(Work instruction): Print nothing except the lines of the listing below from the line with "scientific name: Eudorcas thomsonii" to the line with "family: Cricetidae", each exactly as written, both ends included.

=-=-=

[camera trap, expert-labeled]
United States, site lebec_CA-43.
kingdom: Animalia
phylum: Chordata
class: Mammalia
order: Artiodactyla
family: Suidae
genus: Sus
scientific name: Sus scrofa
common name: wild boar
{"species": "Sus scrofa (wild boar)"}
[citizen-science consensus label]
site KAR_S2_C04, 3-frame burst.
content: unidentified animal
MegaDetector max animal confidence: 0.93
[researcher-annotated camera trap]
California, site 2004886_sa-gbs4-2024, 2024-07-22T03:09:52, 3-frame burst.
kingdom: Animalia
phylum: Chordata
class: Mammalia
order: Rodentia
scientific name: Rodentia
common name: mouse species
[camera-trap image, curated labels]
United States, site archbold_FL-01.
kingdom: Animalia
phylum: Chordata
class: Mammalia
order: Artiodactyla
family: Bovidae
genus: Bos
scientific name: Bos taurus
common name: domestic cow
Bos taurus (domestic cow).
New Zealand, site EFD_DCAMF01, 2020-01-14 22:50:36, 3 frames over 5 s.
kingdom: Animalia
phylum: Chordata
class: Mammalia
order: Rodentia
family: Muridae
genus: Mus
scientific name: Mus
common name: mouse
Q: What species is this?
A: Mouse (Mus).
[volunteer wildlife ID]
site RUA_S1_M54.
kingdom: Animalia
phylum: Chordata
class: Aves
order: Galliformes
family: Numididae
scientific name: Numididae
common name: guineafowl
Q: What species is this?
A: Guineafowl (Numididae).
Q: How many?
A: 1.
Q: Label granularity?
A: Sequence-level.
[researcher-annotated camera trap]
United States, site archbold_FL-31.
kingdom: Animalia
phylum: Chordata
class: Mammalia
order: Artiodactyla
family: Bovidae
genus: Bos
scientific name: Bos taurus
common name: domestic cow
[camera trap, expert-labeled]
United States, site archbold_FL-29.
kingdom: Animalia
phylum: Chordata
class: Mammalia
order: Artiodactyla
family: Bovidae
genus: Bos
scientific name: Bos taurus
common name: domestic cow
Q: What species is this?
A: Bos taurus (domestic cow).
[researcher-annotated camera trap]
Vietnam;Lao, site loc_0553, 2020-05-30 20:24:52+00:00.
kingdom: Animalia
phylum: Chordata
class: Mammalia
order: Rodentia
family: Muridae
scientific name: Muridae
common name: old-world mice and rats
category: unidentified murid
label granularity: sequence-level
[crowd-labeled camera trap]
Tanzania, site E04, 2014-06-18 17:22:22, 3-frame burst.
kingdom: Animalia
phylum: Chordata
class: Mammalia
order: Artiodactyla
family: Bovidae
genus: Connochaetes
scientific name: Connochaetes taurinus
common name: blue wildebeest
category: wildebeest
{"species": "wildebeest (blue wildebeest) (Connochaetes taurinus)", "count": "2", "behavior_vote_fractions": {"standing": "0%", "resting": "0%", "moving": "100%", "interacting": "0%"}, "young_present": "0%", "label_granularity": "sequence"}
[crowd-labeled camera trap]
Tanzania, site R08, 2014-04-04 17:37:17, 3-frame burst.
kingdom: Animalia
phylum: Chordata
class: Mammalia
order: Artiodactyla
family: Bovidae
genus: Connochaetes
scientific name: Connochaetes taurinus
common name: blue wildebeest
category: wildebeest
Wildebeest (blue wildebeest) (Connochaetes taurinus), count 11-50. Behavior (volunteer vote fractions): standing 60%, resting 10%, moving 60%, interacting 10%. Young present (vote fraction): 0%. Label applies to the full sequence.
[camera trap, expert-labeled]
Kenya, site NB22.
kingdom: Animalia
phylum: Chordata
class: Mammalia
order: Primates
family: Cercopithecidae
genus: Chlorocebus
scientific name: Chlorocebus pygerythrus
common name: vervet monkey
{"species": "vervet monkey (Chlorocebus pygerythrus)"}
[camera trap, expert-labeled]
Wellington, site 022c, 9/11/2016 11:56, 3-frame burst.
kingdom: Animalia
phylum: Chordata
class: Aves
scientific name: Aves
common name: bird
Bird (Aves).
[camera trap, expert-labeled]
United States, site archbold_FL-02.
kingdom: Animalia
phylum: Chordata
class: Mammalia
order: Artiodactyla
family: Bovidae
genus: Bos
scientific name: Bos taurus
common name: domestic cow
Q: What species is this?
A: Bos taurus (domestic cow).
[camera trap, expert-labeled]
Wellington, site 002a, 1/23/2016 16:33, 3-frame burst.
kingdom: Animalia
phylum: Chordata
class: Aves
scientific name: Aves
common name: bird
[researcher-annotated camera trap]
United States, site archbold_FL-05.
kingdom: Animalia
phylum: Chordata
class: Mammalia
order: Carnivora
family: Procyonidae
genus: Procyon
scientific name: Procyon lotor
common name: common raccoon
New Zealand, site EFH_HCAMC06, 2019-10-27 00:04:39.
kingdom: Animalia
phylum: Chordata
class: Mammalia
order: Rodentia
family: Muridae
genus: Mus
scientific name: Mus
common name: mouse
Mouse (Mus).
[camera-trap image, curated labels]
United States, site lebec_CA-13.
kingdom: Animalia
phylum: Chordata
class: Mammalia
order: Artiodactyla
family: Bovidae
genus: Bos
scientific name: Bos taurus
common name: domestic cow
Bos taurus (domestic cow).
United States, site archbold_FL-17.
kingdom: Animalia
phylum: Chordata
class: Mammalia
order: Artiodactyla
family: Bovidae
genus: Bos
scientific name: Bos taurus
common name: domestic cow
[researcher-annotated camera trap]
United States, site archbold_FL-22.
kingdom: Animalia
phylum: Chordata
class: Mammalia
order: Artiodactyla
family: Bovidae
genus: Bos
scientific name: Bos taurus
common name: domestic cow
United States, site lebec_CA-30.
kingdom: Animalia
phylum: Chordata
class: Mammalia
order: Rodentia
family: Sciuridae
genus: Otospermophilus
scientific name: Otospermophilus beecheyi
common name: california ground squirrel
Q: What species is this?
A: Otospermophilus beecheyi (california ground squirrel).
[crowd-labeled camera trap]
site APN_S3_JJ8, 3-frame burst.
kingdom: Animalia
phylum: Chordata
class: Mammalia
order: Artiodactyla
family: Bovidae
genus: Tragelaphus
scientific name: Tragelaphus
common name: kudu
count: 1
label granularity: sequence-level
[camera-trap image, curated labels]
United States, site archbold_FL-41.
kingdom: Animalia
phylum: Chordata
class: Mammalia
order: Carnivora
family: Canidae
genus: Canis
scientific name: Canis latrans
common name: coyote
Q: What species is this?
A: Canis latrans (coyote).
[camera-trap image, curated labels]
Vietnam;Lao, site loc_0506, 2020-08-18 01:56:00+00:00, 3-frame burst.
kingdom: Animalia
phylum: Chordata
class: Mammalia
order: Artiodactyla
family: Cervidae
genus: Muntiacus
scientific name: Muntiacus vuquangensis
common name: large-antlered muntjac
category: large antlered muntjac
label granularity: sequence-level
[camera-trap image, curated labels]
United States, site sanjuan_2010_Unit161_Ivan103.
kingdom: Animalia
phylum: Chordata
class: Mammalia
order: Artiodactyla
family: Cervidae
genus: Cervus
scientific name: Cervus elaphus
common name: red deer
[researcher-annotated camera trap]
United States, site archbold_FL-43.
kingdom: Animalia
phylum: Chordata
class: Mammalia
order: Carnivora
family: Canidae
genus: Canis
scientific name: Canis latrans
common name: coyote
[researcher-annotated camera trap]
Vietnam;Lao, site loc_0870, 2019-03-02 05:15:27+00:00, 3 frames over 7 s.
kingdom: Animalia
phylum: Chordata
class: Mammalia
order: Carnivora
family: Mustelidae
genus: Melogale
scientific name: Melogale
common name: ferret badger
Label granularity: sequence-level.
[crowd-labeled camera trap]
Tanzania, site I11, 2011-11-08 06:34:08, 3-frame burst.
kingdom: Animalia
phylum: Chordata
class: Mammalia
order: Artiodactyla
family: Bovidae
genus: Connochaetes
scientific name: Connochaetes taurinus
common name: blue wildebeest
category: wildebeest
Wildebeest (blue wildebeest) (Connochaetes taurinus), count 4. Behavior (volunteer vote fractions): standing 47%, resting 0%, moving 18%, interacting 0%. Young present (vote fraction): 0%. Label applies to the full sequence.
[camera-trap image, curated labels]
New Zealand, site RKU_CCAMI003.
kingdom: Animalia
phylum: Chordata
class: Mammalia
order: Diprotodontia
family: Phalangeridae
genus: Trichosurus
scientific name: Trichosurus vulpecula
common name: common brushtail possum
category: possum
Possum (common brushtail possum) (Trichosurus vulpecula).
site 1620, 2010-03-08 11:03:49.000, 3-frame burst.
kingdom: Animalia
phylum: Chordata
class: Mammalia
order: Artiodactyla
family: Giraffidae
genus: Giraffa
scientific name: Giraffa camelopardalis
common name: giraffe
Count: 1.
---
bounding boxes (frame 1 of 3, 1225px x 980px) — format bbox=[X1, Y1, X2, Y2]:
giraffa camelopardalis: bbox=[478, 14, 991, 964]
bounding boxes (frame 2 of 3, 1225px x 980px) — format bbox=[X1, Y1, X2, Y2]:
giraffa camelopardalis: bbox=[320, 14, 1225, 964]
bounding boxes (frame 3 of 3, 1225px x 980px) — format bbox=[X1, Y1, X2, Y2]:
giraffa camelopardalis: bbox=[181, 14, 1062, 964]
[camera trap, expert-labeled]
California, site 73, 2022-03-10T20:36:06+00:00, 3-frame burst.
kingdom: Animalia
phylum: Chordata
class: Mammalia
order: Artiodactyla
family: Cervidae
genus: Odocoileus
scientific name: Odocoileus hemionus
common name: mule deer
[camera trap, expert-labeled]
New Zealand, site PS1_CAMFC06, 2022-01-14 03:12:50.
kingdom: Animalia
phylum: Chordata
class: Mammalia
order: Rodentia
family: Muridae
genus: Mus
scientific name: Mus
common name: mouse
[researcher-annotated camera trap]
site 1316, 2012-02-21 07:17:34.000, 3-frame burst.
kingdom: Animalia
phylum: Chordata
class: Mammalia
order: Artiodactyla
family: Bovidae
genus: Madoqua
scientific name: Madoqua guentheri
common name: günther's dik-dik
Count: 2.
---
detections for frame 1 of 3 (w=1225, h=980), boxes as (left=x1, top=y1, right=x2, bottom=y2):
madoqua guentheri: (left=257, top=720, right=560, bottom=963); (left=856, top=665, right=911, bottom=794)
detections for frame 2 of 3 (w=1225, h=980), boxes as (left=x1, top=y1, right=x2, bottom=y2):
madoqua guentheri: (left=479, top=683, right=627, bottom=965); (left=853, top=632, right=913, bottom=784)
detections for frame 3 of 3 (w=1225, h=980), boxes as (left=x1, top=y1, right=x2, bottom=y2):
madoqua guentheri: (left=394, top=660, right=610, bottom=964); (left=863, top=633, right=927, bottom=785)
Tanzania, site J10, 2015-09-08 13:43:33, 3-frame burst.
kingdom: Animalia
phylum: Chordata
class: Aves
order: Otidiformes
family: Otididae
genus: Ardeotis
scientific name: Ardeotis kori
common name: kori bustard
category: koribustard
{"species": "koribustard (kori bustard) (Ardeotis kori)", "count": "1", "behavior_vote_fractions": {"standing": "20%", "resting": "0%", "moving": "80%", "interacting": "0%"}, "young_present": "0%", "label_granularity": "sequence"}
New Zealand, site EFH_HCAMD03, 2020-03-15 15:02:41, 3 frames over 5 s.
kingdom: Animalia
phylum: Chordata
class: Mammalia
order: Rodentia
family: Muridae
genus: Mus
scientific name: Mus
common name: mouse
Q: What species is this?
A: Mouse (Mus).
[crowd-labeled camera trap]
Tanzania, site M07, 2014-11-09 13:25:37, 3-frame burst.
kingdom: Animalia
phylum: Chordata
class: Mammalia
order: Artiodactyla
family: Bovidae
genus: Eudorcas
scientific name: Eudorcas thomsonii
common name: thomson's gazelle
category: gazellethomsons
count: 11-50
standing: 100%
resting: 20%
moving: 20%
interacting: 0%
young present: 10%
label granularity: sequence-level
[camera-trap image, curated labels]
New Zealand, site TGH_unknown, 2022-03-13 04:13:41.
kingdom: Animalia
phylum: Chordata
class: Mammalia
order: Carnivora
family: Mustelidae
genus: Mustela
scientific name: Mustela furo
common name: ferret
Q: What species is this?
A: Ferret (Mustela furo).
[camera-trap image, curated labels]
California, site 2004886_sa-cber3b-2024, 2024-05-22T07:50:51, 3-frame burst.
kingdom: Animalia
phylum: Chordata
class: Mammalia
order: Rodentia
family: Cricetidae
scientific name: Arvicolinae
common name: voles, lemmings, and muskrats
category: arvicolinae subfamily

=-=-=

(Result of this exercise):
scientific name: Eudorcas thomsonii
common name: thomson's gazelle
category: gazellethomsons
count: 11-50
standing: 100%
resting: 20%
moving: 20%
interacting: 0%
young present: 10%
label granularity: sequence-level
[camera-trap image, curated labels]
New Zealand, site TGH_unknown, 2022-03-13 04:13:41.
kingdom: Animalia
phylum: Chordata
class: Mammalia
order: Carnivora
family: Mustelidae
genus: Mustela
scientific name: Mustela furo
common name: ferret
Q: What species is this?
A: Ferret (Mustela furo).
[camera-trap image, curated labels]
California, site 2004886_sa-cber3b-2024, 2024-05-22T07:50:51, 3-frame burst.
kingdom: Animalia
phylum: Chordata
class: Mammalia
order: Rodentia
family: Cricetidae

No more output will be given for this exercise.